尿酸の研究では、卒業後も松尾先生のご指導の下、血清尿酸値の変動に関わる尿酸トランスポーターや痛風、高尿酸血症の主要な遺伝子、尿酸値正常群と痛風患者を比較したGWAS解析などに携わってきました。最近では分子疫学的アプローチを用いて、無症候性の高尿酸血症患者が痛風発作を起こすメカニズムやその遺伝要因の検索をしています。この成果は2019年にAnn Rheum Dis誌から報告させていただき(Kawamura Y,et al.Ann Rheum Dis.2019.Impact Factor:2022年10月現在 28.2)、Ann Rheum Dis誌の「Most Read Articles」の6番目に選出されただけでなく、Nat Rev Rheumatol誌やGout, Hyperuricemia and Crystal-Associated Disease Network(G-CAN)という学術集会の「The Year in Review:Gout Pathophysiology」でも取り上げられるなどの評価を受けました。さらに、尿酸値が低い集団のなかでのURAT1GLUT9などの尿酸トランスポーター遺伝子の機能低下型変異が関わる腎性低尿酸血症の割合などを解析し、それらに基づき、より実践的な診断法を提案する論文を2021年にBiomedicines誌に報告しました(Kawamura Y,et al.Biomedicines.2021.)。

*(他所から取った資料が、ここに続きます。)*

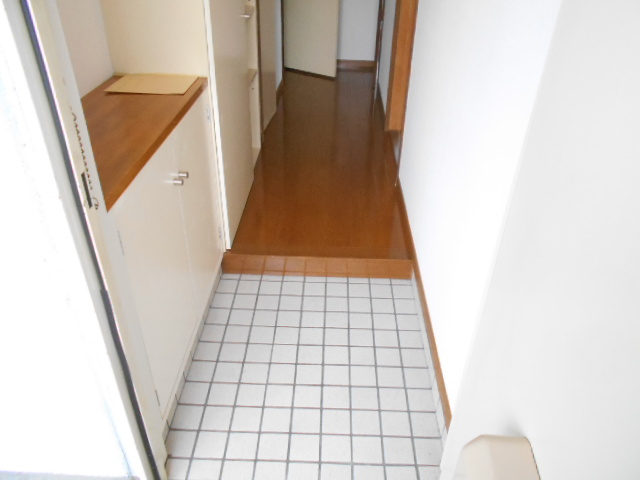 シュヴレット 203号室の玄関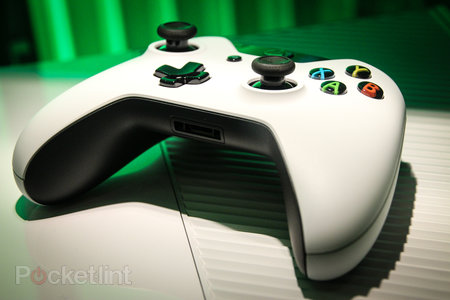 Sunset Overdrive white Xbox One and Call of Duty: Advanced Warfare limited edition Xbox One in the flesh - photo 4
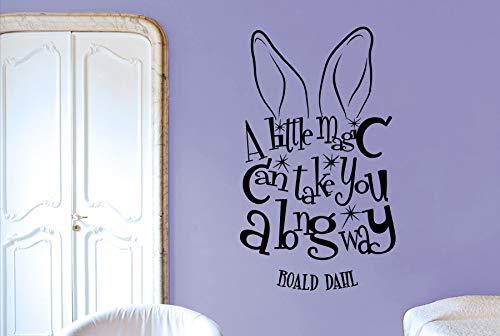 jiuyaomai Roald Dahl Zitat Aufkleber EIN wenig Magie können Sie einen Langen Weg Vinyl Wandaufkleber Hasenohren Für Kinder Kinderzimmer Dekor S 94x57 cm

これまで、内分泌代謝内科専攻医師として、先端巨大症や甲状腺疾患、糖尿病、脂質異常症などの多くの患者さんを診させていただきました。今後は「尿酸代謝」を中心に、内分泌代謝学との関連分野や自分の病気である先端巨大症についても、今勉強させていただいている遺伝疫学的アプローチを含めた、知識や技術を使って研究していければと思っています。